▶ **Exercise brief**: From the line containing "近五年天津公务员考试招考情况" down to the line containing "Your Investment For", copy out the entries below exactly, both lines included, and nothing else; pictures do not belong in the copy.

── Listed records ──

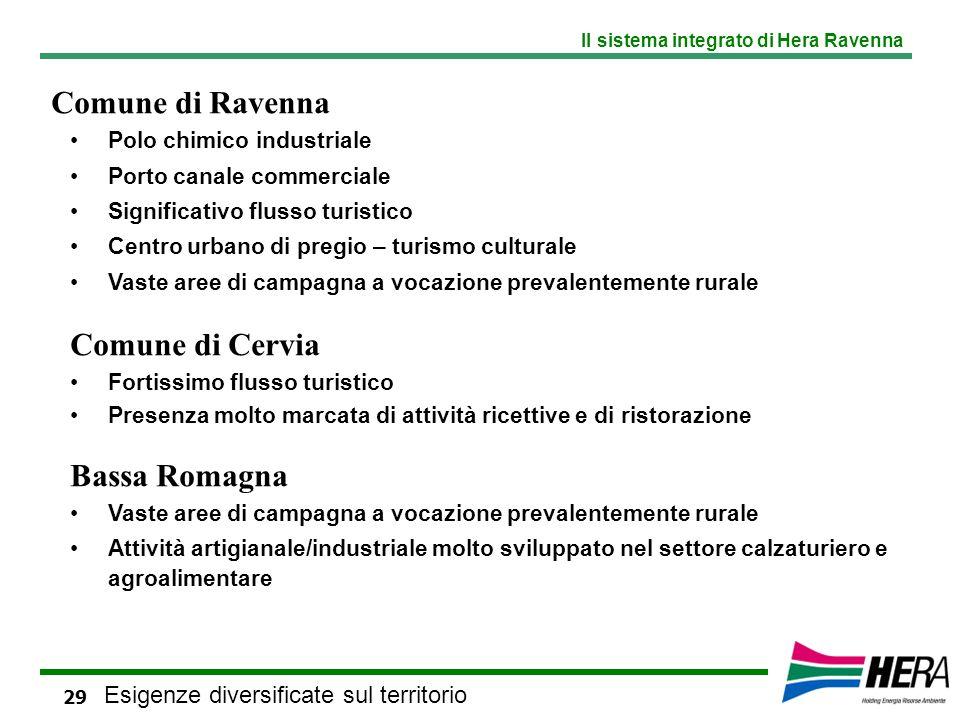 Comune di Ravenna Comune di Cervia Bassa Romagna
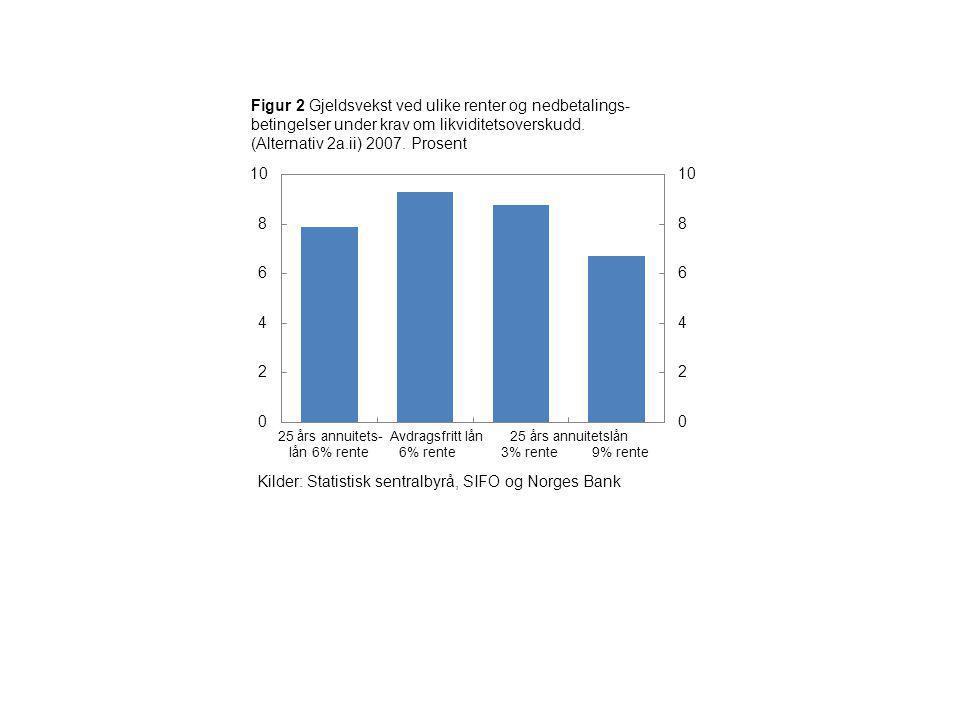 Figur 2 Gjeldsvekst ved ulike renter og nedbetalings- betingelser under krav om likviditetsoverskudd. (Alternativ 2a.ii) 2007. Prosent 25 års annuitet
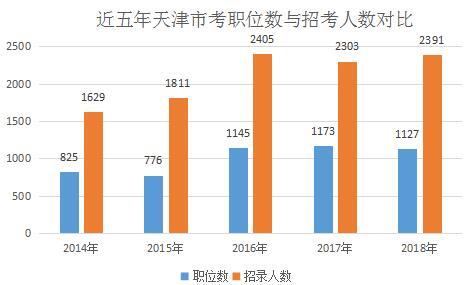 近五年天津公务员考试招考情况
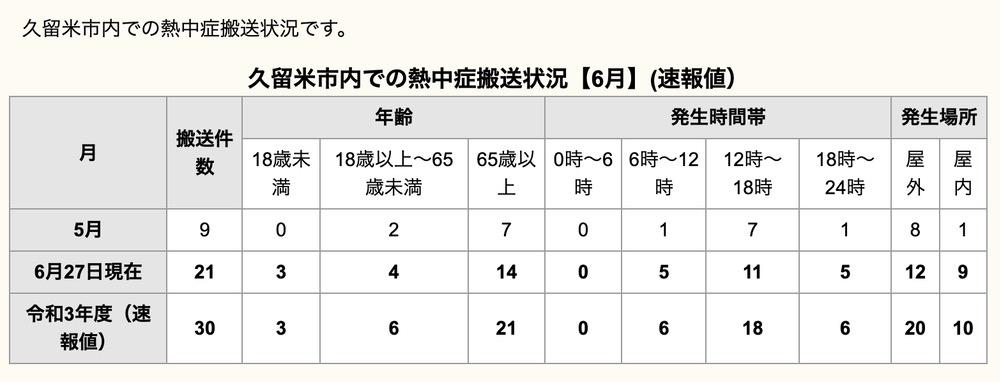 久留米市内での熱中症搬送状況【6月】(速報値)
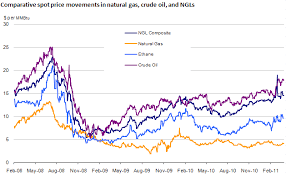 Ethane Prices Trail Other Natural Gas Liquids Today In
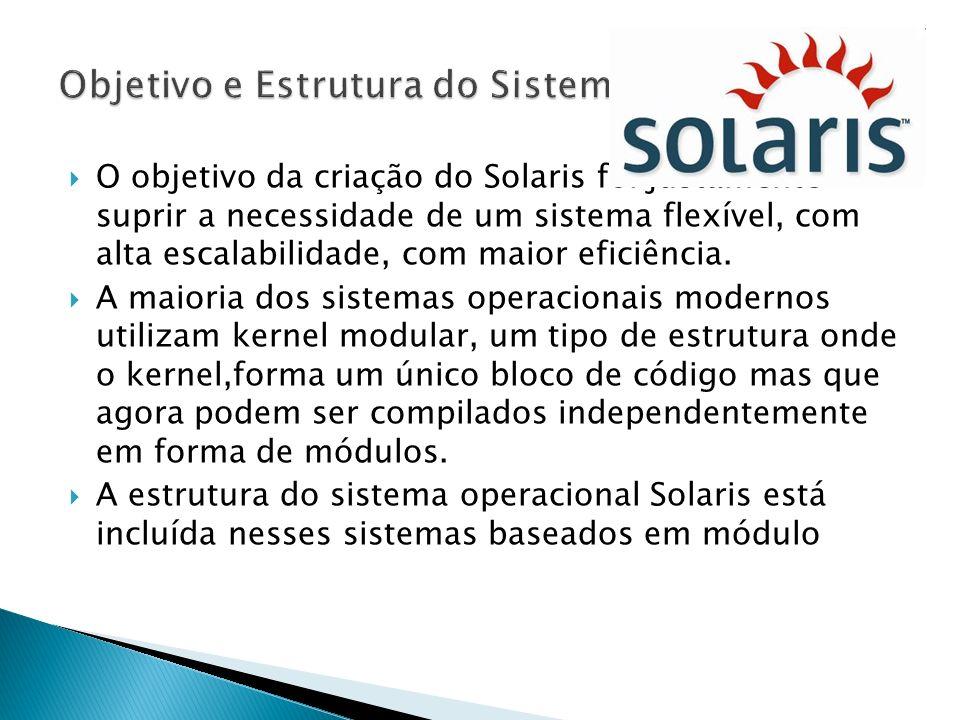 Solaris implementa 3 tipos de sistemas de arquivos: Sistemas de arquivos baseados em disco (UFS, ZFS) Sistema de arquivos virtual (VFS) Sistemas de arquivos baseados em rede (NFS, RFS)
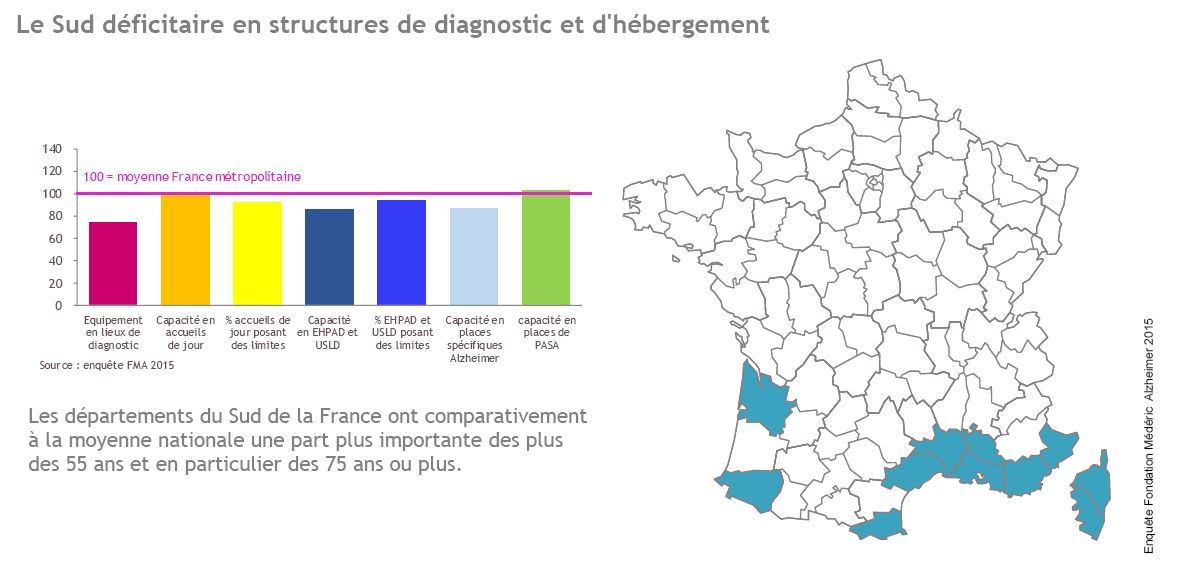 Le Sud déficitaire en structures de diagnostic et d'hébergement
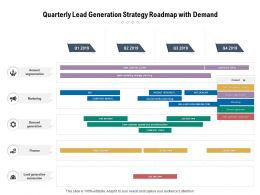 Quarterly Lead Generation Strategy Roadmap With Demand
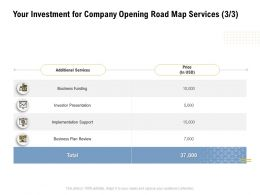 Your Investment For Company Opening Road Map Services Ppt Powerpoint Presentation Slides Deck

───
── Listed records ──

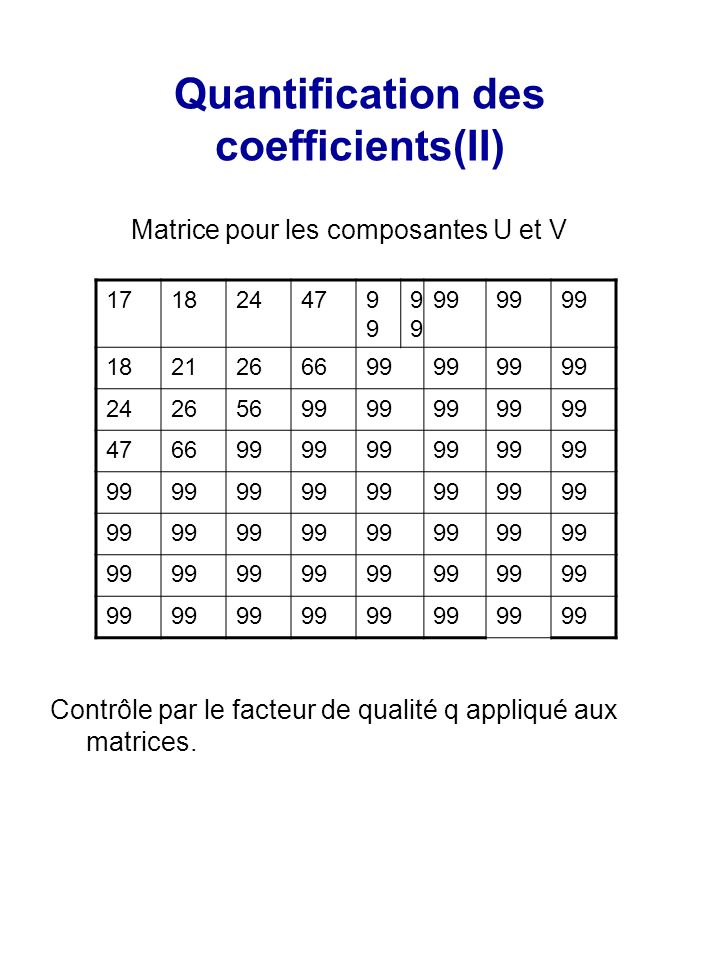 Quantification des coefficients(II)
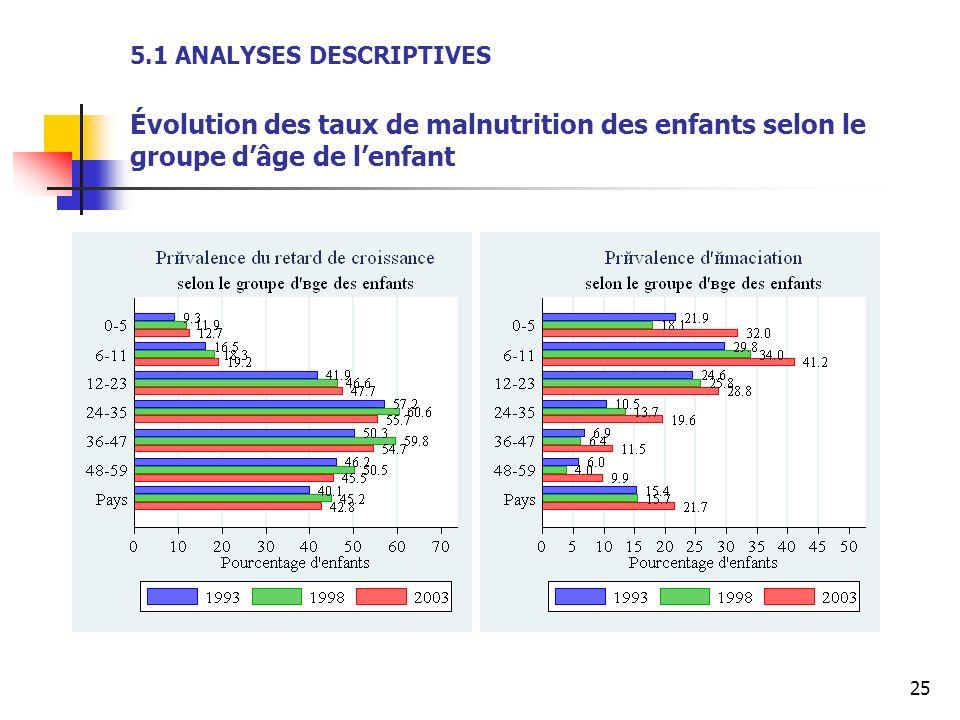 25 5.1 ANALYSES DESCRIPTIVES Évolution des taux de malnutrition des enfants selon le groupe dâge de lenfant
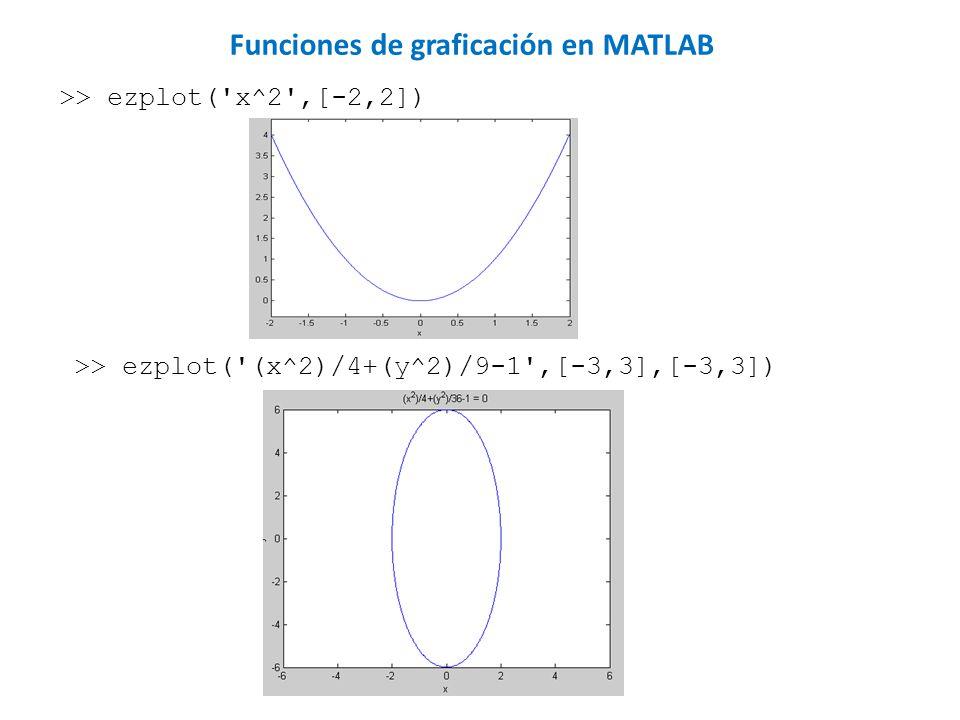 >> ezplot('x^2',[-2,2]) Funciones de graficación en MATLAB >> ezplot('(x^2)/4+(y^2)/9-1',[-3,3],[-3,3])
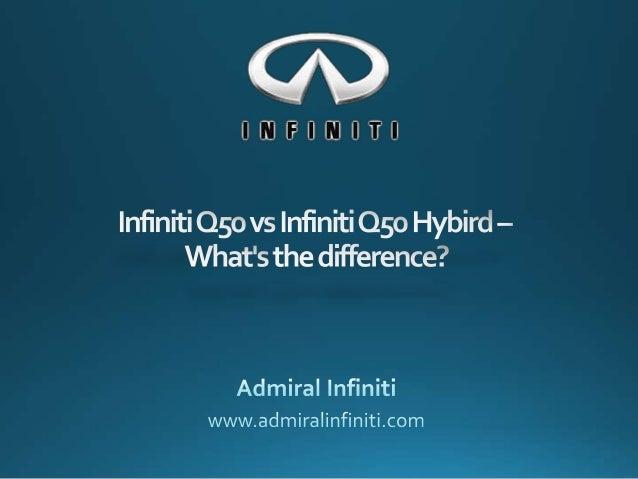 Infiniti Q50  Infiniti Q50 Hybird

───

▶ **Reply to the task**:
 近五年天津公务员考试招考情况
 久留米市内での熱中症搬送状況【6月】(速報値)
 Ethane Prices Trail Other Natural Gas Liquids Today In
 Solaris implementa 3 tipos de sistemas de arquivos: Sistemas de arquivos baseados em disco (UFS, ZFS) Sistema de arquivos virtual (VFS) Sistemas de arquivos baseados em rede (NFS, RFS)
 Le Sud déficitaire en structures de diagnostic et d'hébergement
 Quarterly Lead Generation Strategy Roadmap With Demand
 Your Investment For Company Opening Road Map Services Ppt Powerpoint Presentation Slides Deck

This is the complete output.